Once you’ve decided on a commission structure, you’ll need to set up some guidelines for how commissions will be paid. This includes determining how much commission each sales rep will receive and when and how often they’ll be paid. Again, research and develop a plan that works best for your business.
Finally, once you have everything in place, be sure to communicate the details of your plan to your sales reps. They need to know exactly what’s expected of them to stay motivated and hit their targets.
By following these simple steps, you can develop a sales commission plan to help motivate your reps and help them reach their full potential.
eCommerce businesses, on the other hand, can easily manage and track commissions. If you have a WooCommerce website, all you need is a sales agent plugin that allows you to manage and evaluate the performance of your sales rep. We recommend Sales Agent for WooCommerce.
This amazing plugin is a sales agent management solution that automatically calculates commission and keeps track of all customers and their data. With this tool, you can set various commission rules and set up a motivating commission schedule that multiplies your sales in no time.

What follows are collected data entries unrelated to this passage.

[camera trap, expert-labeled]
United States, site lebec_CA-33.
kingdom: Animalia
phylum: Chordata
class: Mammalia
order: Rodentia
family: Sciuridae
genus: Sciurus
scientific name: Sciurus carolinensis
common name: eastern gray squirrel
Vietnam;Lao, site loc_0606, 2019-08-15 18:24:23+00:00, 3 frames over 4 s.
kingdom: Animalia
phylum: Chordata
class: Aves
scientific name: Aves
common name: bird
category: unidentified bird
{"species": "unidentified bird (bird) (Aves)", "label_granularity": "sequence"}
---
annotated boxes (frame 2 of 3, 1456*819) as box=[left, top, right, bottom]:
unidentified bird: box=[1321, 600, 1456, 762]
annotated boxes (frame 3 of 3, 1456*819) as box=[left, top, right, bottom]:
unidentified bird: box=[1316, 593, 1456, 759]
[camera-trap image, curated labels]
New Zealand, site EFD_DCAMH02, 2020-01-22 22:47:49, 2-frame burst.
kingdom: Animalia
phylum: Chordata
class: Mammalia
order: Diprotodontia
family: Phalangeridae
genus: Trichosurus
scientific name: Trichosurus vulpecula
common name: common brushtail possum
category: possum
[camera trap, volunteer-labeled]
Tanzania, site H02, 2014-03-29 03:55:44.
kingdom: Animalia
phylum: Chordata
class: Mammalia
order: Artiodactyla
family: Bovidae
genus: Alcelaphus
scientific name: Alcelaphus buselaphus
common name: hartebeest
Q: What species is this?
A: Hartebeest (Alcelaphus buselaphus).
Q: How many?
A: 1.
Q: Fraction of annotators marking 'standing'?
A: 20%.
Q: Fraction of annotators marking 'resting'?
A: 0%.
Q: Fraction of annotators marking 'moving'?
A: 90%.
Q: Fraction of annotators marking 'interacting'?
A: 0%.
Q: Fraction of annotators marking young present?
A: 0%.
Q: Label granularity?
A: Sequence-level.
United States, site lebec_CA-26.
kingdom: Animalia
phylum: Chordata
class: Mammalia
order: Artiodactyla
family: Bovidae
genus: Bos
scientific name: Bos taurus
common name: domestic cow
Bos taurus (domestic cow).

Tips for Improving Sales Commissions
- Incentivize your sales reps with higher commissions for meeting or exceeding sales targets.
- Offer bonus commissions for hitting specific benchmarks, such as signing new customers or generating a certain amount of revenue.
- Structure your commission payout, so reps are rewarded for short-term and long-term success.
- Review your commission structure regularly and make adjustments to ensure that it motivates your reps to sell effectively.
- Be clear and transparent with your sales reps about the commission structure and how they can earn more money.
- Encourage healthy competition among your sales reps by offering prizes or commissions for top performers.
Alternatives to the Traditional Sales Commission Model
Sales commission models constantly evolve as companies attempt to find the perfect way to motivate their sales reps. The traditional sales commission model is often seen as outdated and ineffective, so many companies are looking for alternatives.
One popular alternative is the draw against the commission model. In this model, reps are given a small salary and then paid a commission based on their sales. This can help ensure agents are still motivated despite a slow month or two.
Another alternative is the base plus commission model. In this model, reps are given a base salary plus a commission on their sales. This can help ensure that agents are motivated to sell as much as possible without putting too much financial pressure on them.
Your specific needs and goals will depend on the suitable model for your company. Before changing your commission structure, talk to your sales team and see what would work best for them.
The right commission strategy is essential to motivate and retain your sales reps. By creating an incentive system that rewards performance, you can create an environment of competition that encourages your agents to strive for success while rewarding them when they achieve it. With a carefully planned commission structure, you can incentivize sales staff to reach their targets while ensuring the sustainability of your business.